BA5799 looked at his watch and started talking to them. Some ignored him but others spoke. One gesticulated up the road and complained about the craters. When would they be fixed? The produce could not get through. And BA5799 told the interpreter to say they planned to do it soon. Others smiled and joked and a few said that bombs from his planes had burnt their crops. BA5799 told them to come to the base for compensation, but they said it was too dangerous to be seen going there.

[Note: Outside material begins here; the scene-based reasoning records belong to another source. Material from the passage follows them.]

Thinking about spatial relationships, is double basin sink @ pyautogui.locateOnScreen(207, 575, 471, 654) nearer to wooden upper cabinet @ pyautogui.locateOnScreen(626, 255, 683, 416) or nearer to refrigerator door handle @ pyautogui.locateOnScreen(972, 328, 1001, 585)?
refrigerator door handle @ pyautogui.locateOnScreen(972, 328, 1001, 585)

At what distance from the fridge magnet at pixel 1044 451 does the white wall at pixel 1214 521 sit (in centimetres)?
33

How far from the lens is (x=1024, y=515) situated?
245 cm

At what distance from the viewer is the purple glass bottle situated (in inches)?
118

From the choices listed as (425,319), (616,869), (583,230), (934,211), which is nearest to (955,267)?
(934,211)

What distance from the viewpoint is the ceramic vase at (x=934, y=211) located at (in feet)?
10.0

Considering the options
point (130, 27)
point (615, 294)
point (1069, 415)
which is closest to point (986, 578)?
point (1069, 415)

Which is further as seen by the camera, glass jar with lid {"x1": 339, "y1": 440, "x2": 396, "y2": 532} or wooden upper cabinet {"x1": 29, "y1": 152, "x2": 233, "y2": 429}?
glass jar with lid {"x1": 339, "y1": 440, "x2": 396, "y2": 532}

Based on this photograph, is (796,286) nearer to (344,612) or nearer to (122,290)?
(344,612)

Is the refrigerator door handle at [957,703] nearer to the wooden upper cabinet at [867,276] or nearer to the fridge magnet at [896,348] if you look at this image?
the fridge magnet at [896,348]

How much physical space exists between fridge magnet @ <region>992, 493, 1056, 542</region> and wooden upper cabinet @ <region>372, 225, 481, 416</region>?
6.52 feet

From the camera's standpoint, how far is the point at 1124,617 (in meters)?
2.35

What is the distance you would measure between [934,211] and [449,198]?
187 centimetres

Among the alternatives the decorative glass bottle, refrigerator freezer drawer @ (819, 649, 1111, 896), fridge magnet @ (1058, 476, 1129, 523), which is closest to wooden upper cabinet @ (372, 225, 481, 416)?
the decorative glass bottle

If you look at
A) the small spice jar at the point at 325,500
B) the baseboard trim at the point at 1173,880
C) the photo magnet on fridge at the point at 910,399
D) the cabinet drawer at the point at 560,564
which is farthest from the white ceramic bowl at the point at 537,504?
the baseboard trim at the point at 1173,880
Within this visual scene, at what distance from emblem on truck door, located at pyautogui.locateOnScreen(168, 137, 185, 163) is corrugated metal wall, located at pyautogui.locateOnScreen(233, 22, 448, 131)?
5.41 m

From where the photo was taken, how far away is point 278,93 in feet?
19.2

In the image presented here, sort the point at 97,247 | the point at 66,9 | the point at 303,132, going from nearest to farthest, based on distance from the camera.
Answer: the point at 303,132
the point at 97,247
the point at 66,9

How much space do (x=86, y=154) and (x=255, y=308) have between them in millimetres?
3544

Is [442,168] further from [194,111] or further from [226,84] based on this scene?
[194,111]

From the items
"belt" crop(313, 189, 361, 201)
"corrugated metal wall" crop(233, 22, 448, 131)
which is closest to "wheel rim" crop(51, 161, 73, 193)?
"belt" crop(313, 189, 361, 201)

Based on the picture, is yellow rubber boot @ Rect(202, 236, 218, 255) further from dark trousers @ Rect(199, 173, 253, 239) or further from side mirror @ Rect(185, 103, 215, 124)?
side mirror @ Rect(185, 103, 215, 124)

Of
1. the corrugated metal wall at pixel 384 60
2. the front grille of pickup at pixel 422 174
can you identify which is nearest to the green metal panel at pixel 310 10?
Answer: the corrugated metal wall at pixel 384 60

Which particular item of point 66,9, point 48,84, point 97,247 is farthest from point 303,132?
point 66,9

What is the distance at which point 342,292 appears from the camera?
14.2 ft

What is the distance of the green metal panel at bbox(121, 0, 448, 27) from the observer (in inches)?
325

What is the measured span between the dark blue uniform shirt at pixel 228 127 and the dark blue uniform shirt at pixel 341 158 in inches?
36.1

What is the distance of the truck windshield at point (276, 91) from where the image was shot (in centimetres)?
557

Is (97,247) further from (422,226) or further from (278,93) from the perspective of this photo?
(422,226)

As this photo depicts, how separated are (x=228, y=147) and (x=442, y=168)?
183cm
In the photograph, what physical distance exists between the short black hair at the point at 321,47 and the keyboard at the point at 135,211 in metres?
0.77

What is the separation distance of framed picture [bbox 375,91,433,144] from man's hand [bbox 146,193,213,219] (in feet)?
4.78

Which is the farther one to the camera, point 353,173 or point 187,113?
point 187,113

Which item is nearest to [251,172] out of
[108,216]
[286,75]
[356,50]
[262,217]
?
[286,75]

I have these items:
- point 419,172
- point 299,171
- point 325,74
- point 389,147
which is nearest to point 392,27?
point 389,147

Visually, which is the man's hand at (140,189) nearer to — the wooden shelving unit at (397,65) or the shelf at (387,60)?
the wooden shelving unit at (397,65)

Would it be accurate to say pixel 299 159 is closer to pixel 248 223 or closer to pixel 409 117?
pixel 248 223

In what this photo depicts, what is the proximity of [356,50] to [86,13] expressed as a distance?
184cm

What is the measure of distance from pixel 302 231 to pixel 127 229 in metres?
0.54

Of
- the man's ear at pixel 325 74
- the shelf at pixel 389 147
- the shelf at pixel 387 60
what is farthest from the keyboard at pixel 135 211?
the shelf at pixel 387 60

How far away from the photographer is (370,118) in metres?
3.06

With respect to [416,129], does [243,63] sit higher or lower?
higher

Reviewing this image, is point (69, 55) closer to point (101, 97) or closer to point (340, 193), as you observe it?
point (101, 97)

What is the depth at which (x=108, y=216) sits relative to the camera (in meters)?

Children gathered in an alley, having heard the foreigners had come. They sniggered and hid behind one another. A little girl waddled up to a crouching soldier and asked, wide-eyed, for food. She motioned to her mouth. He said he couldn’t help but she didn’t understand and kept begging. Another soldier smiled and took out his camera. The children lined up for a picture and looked serious, then craned over each other to see as he turned the digital display towards them. When they saw themselves they ran away laughing.

BA5799 needed information about the balance of influence. He asked them about the insurgents, but they all replied there were none here; they were good people and wanted a peaceful country. He asked them if they’d seen any men digging mines into the roads near the village, but they said they knew nothing about it.

He took me out and noted something down after one conversation. And then the atmosphere changed and no one was willing to talk any more. BA5799 looked up the road and saw a group of men standing around a motorbike, watching. He thought the young man from earlier was among them but couldn’t be sure. Those in the market drifted away and a shopkeeper began to lift his produce inside, then rolled up his sunshade.

BA5799 looked at his watch and decided it was time to move on. His men emerged from their cover and followed him out of the village. He wanted to get a strip of trees between his platoon and the village, so he took me out and traced his finger across my surface to work out the safest route back. He sent a message to the camp reporting his location and intentions. In the operations room, a small blue sticker labelled B30 was moved across a map pinned to the wall. That map was identical to me.